Media deal trackers on X note the DOJ's hands-off approach has pushed enforcement to state AGs, following the Nexstar-Tegna pattern.
State attorneys general are preparing antitrust challenges to Paramount's $111 billion acquisition of Warner Bros. Discovery after the Department of Justice declined to fast-track its review of the deal [1]. California Attorney General Rob Bonta has been the most vocal, calling the federal government's posture a dereliction of its enforcement role.
The state-level pushback follows the same pattern that emerged in the Paramount-WBD mega-merger: a federal greenlight followed by coordinated state resistance. Bonta said the combined company would control roughly 40% of U.S. scripted television production and a dominant share of the streaming market [2].
Reuters reports that at least five state AGs — from California, New York, Illinois, Washington, and Massachusetts — have formed a working group to evaluate a joint challenge [1]. Variety confirmed that the group has retained outside economic consultants to model the merger's impact on content pricing and distribution [2].

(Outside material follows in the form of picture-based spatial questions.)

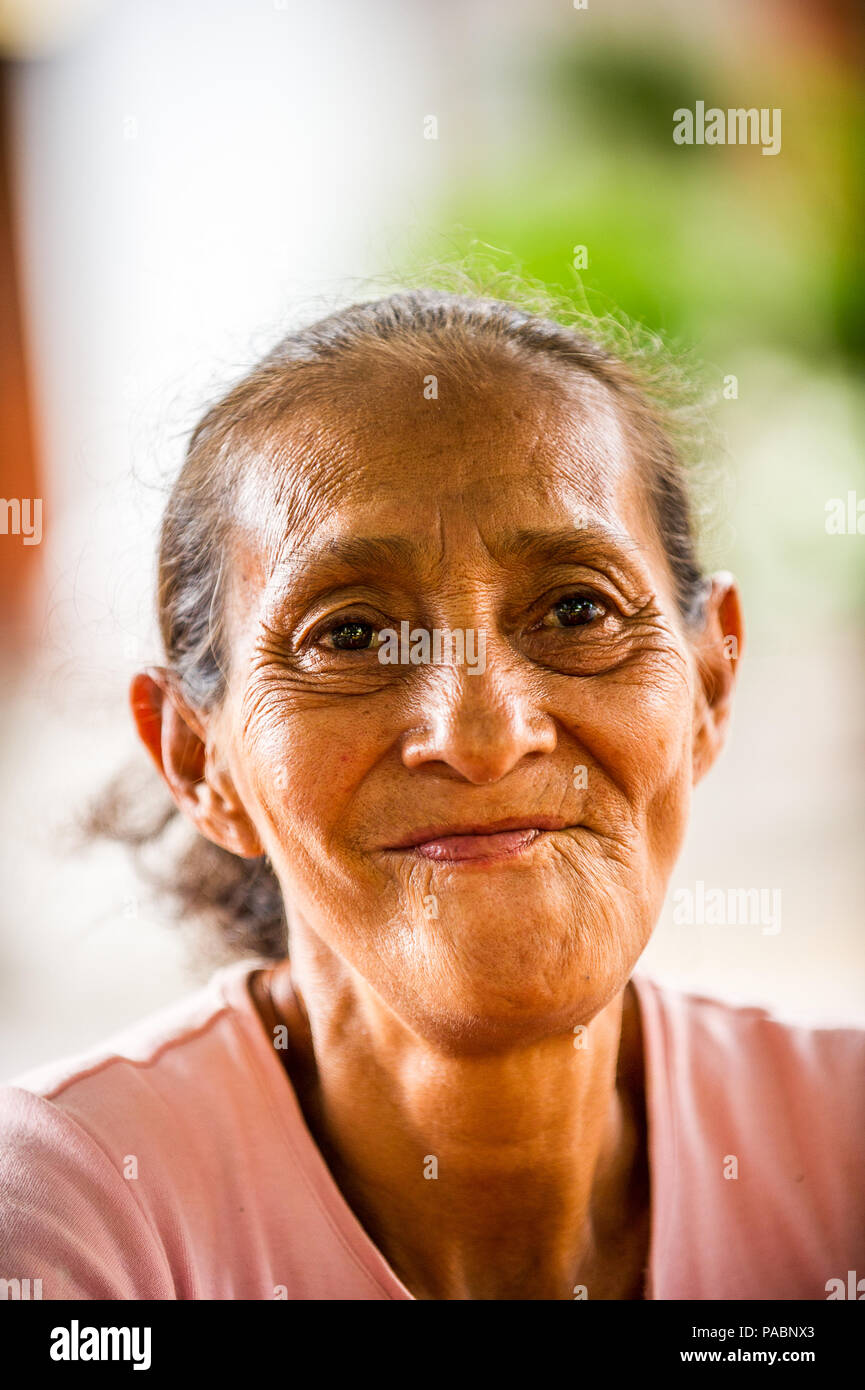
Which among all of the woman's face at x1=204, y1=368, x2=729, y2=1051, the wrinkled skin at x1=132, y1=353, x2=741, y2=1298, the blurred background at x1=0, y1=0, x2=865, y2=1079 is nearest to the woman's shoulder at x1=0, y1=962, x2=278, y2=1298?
the wrinkled skin at x1=132, y1=353, x2=741, y2=1298

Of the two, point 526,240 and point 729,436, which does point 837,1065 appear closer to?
point 729,436

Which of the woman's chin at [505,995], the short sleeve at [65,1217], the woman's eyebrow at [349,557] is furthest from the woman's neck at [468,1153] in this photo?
the woman's eyebrow at [349,557]

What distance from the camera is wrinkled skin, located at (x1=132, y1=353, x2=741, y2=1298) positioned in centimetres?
104

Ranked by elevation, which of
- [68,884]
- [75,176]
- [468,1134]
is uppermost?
[75,176]

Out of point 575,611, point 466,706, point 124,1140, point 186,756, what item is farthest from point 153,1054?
point 575,611

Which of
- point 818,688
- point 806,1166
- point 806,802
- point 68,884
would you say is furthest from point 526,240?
point 806,1166

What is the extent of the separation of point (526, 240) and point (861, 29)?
488mm

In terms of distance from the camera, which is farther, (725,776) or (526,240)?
(725,776)

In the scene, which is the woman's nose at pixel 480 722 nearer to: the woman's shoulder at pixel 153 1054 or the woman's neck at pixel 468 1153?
the woman's neck at pixel 468 1153

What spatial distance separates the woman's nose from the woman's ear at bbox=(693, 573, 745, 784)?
0.29 meters

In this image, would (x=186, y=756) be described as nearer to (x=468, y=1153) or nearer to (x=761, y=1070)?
(x=468, y=1153)

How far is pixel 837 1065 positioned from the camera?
1.41 m

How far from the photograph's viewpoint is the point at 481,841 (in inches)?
40.8

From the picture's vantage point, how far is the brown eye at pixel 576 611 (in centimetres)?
113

Paramount and Warner Bros. Discovery have maintained the deal is pro-competitive, arguing the combined entity needs scale to compete with Netflix, Amazon, and Apple. The companies expect to close the transaction by the fourth quarter of 2026, pending regulatory clearance.
The emerging pattern is clear: with the DOJ stepping back from media antitrust enforcement, state attorneys general are filling the vacuum. Whether they have the legal standing and resources to block deals of this magnitude remains an open question.